最終報告書
ドライヤーはしない習慣だった。
髪の長い人がするもの、
髪の多い人がするもの、
コームでぴっちりセットする人がするもの、
したい人がするもの、
ドライヤーとはそういうものだと思っていた。
「やった方がいい」
「抜け毛の元やで」
「フケ出るよ」
ドライヤーをしないことの弊害を同僚に指摘され、
ちょうどそれらの現象に直面していた時だったから刺さったのか、
1年半前から入浴後のドライヤーを始めた。
ドライヤーを始めても抜け毛はあるしフケもあるし。
でも「毛抜けるやん」「フケ出るやん」という文句は思いつかなかった。
僕は一旦得心して自分で始めたことにはアドヒアランスが高く、
それはそれはもの凄くしっかりと確実に継続する人だ。
歯間ブラシやフロス、舌磨きも欠かさず続けている。
ドライヤーについてもアドヒアランスが高く、入浴後には欠かしていない。
何かの拍子に欠かしてしまいそうになったら、その時点でしていることを押してでも、手を止めてドライヤーをしに行く。
それぐらい生活の中に定着したものだから、始めるきっかけになった「抜け毛」と「フケ」が少なからず続いても、文句を凌駕するアドヒアランス(その重要性を理解して継続し続けること)によって特に不満は感じず、何か別の原因があるんだろうなと、深刻には考えなかった。
「2回シャンプー⇒リンス」という習慣の人は、
ぼーっとしていると
あ、今シャンプー何回目だっけ?
リンスしたっけ?
というのはよくある「あるある」である。
リンスではなくトリートメントやヘアパック派の人は、リンスよりもしっとり感やオイリー感が増すので、シャンプー後のパシパシ感は消失し、自分がトリートメント後なのか未トリートメントなのかがすぐわかる。
しかしいわゆるリンス派の人は、ただ”毛並みを落ち着かせる”ぐらいの作用だからシャンプー後のパシパシ感が残ることがあり、たとえリンス後でもぼーっとしてたら「リンスしたっけ?」と呆けることもしばしば。
ここまで説明しておいてなんだけども、僕はトリートメントを使っているので、シャンプー後のパシパシ感に悩まされることはない。
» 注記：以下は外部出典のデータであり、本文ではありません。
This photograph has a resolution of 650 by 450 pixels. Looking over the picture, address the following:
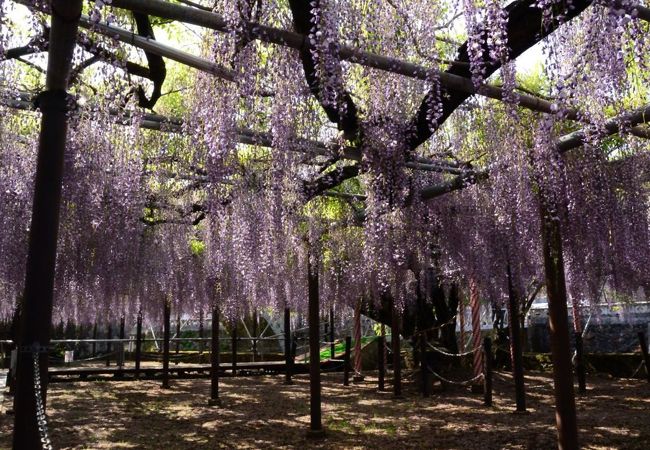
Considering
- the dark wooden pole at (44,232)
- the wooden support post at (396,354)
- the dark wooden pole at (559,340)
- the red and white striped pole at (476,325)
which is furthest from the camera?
the red and white striped pole at (476,325)

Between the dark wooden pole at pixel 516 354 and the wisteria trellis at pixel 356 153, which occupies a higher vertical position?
the wisteria trellis at pixel 356 153

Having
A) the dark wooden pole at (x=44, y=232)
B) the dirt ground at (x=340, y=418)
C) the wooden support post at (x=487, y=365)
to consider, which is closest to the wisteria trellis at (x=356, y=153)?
the dark wooden pole at (x=44, y=232)

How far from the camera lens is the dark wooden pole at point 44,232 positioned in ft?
11.0

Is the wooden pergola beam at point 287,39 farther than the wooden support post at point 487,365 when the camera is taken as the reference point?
No

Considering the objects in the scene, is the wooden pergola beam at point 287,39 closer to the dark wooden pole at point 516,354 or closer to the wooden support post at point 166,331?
the dark wooden pole at point 516,354

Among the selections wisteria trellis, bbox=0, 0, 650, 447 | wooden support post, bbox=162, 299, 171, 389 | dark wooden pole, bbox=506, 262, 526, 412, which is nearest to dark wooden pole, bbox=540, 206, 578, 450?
wisteria trellis, bbox=0, 0, 650, 447

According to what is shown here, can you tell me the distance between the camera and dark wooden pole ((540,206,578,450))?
240 inches

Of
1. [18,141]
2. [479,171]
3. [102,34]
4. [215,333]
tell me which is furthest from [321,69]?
[215,333]

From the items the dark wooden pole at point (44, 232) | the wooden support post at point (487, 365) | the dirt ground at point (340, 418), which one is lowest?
the dirt ground at point (340, 418)

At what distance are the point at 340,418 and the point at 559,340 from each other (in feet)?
A: 14.7

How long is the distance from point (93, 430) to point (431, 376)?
7.23 meters

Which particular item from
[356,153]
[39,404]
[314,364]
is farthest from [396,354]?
[39,404]

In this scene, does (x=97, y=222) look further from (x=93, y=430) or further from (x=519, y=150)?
(x=519, y=150)

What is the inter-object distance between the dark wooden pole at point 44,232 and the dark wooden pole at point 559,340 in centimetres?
485
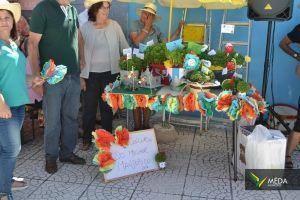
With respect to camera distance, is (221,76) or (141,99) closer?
(141,99)

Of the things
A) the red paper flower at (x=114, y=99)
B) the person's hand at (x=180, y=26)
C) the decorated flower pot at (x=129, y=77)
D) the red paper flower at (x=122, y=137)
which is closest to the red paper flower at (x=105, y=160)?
the red paper flower at (x=122, y=137)

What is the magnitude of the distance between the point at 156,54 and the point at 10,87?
133 cm

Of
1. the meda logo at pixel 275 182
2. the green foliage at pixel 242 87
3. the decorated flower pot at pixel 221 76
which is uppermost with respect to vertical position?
the decorated flower pot at pixel 221 76

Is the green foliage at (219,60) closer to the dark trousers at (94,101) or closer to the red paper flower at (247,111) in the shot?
the red paper flower at (247,111)

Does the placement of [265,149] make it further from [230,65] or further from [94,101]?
[94,101]

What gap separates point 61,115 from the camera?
3.51 meters

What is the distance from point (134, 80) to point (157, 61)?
0.28m

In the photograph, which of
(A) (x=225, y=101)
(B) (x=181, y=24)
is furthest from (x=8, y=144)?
(B) (x=181, y=24)

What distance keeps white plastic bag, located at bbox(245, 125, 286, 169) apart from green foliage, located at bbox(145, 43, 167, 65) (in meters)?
1.05

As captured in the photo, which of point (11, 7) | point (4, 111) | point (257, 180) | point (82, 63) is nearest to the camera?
point (4, 111)

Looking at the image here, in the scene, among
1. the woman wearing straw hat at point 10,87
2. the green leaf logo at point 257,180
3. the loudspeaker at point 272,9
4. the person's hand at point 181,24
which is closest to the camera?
the woman wearing straw hat at point 10,87

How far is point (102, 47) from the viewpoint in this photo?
12.5 ft

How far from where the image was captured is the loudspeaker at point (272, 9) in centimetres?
358

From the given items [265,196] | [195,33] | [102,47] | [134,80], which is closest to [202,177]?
[265,196]
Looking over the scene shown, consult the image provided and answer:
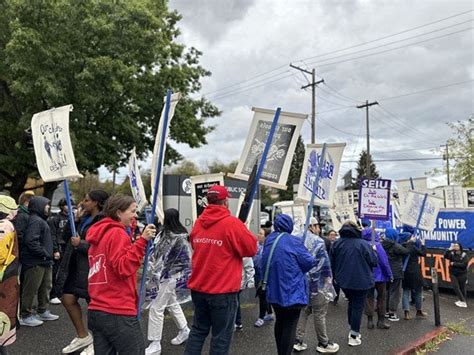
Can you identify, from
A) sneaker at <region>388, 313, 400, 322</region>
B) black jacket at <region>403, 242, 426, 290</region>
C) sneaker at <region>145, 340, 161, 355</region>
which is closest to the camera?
sneaker at <region>145, 340, 161, 355</region>

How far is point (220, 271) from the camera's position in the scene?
372cm

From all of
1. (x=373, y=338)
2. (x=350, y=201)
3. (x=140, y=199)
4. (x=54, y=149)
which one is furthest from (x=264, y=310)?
(x=350, y=201)

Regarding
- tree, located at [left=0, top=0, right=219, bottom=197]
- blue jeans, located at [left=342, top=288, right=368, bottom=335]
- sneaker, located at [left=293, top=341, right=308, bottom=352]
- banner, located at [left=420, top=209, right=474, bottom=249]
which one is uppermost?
tree, located at [left=0, top=0, right=219, bottom=197]

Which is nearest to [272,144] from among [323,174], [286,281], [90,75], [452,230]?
[323,174]

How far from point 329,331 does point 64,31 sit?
12.1 meters

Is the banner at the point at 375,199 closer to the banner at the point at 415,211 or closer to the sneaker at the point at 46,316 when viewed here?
the banner at the point at 415,211

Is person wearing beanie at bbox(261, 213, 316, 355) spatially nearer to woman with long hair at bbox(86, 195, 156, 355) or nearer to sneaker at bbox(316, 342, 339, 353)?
sneaker at bbox(316, 342, 339, 353)

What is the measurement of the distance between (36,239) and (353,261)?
4294 mm

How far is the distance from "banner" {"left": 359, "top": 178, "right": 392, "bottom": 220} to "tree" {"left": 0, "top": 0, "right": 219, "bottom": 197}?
30.1ft

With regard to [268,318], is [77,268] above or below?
above

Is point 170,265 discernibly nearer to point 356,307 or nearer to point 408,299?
point 356,307

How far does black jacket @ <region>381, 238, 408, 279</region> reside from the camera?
7321 mm

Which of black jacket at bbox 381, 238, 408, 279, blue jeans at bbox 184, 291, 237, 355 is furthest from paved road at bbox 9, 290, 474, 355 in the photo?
blue jeans at bbox 184, 291, 237, 355

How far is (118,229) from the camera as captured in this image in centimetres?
317
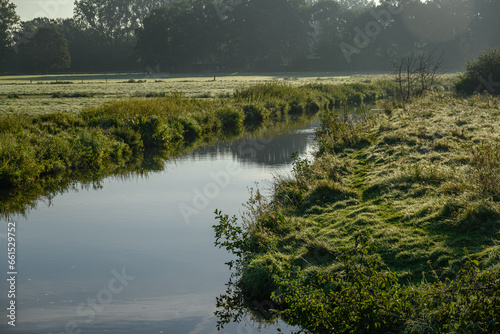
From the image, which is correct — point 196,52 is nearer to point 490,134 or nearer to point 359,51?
point 359,51

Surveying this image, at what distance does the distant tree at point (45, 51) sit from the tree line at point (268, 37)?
0.89 ft

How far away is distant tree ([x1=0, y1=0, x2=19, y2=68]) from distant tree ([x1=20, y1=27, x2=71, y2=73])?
300 cm

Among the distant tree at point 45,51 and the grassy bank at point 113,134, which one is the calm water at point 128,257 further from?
the distant tree at point 45,51

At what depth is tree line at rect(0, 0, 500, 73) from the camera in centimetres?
10038

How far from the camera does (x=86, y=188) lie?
18.0 m

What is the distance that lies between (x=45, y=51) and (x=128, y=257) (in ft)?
307

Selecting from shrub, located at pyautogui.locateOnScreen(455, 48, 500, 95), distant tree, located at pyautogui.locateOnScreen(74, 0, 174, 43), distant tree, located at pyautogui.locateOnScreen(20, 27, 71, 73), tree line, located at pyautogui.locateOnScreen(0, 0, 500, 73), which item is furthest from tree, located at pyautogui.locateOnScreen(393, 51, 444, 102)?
distant tree, located at pyautogui.locateOnScreen(74, 0, 174, 43)

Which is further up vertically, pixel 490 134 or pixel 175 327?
pixel 490 134

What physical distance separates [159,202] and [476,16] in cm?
11303

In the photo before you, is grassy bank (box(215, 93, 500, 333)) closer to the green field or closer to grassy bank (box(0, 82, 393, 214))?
grassy bank (box(0, 82, 393, 214))

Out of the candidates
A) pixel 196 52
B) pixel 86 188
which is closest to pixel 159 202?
pixel 86 188

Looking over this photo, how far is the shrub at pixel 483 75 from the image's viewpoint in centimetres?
3238

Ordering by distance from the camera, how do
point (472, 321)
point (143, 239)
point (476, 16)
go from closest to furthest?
point (472, 321)
point (143, 239)
point (476, 16)

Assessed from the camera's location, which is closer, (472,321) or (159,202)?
(472,321)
「シャンプー何回目だっけ?」は相変わらずあるが、さすがに「トリートメントしたっけ?」はないのだ。
過去に湯シャン生活や「ビオレ オールin one(髪・顔・体)」によるフケ地獄を経て、「自分にはトリートメントが必要」という認識に至り、トリートメントを使うようになった。
だから、さすがに「トリートメントしたっけ?」はないし、抜け毛とフケのの原因はドライヤーではなく、トリートメントを使っていなかったことだったと分かったのだ。ははははははは。
それでもドライヤーはアドヒアランスが維持され続けているので、それが抜け毛やフケに影響しようがしまいが習慣として息づいている。
そして今日もドライヤーをする。
手ぐしがどうも引っかかる。
温風に混ざるはずのいつものトリートメントの香りがしない。
どうやらトリートメントを忘れたらしい。
シャンプーを2回して、
「まだパシパシだから次はトリートメントだな」
ではなく
「2回したからもう頭は終わりだな」
という思考をしたんだと思う。
ここまで僕は、普段からシャンプーをさも2回するような素振りでいたが、僕は本当はシャンプーは1回しかしない。
だから
「シャンプー2+トリートメント1=3工程」
ではなく
「シャンプー1+トリートメント1=2工程」
が本当の僕であるはずだった。
今回ぼーっとしていたことにより、シャンプーの回数ではなく合計の工程数だけにフォーカスし、2回目にしたのがトリートメントではなく間違えてシャンプーだったにもかかわらず、
「2工程終わった。よし、頭は終わり」
と脳が判断してしまった。
結果、そのあとに体も洗い終えシャワーを終え、ドライヤーをするまで、何より重要なトリートメントをしていなかったことに気付かなかったと、
事故調査委員会の最終報告書では結論付けられている。